I stumbled on hmlee's algorithm chart quite by chance.  A lot of good questions in there.

Question 53 caught my eye as a mathematician.

Q53: Say you have three integers between 0 - 9. You have the equation: A! + B! + C! = ABC (where ABS is a three digit numbers, not A * B * C). Find A, B, and C that satisfies this equation.

Interesting.
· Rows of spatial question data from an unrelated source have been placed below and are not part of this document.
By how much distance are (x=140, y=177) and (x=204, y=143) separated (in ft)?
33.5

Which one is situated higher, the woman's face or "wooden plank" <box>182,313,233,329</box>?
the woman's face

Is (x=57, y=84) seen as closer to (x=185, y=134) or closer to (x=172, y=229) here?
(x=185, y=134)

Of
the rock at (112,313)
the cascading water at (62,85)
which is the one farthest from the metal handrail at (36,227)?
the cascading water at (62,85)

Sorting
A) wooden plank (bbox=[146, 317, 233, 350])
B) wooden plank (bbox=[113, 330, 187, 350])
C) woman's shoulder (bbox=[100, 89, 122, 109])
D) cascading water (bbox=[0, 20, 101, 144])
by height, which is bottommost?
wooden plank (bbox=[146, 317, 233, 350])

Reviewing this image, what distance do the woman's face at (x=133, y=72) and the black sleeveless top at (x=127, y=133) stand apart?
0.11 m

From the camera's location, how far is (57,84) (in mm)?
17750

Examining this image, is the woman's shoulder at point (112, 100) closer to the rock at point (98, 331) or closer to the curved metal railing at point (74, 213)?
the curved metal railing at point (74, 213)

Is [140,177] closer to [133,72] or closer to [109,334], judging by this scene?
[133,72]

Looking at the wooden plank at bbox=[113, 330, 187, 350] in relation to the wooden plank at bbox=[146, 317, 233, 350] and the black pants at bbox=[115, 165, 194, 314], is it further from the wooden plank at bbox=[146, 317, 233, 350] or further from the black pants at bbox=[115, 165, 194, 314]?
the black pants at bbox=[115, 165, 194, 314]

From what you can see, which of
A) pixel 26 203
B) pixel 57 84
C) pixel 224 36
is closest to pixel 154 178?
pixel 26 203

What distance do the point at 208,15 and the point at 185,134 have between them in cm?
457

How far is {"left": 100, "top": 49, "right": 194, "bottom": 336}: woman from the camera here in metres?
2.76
But I'd like to modify the question a little.

Q53': Say you have three integers between 0 - 9. You have the equation: A! + B! + C! = A * B * C.
Find A, B, and C that satisfies this equation.

Astute readers will notice that A, B, and C are interchangeable.  Nonetheless there is a unique solution (modulo swapping A, B, and C.)

I'm much less interested in the answer to this question (I know the answer) than I am in the quality of the program used to find the answer.  (I tried finding the answer by hunt-and-peck, then gave up and wrote a program - I find the program to be more interesting than the answer.)  Try to find the solution as efficiently as possible (without cheating.)

I'll post my program later.

If you see a fact, try to see it as intuitively as possible.

I suspect that the following even more general problem has the same unique solution, which would be very interesting indeed.  This is the kind of thing where programs fail, and the mathematical mind becomes necessary again:

Q53'': Say you have three integers that are >= 0. You have the equation: A! + B! + C! = A * B * C.
Find A, B, and C that satisfies this equation.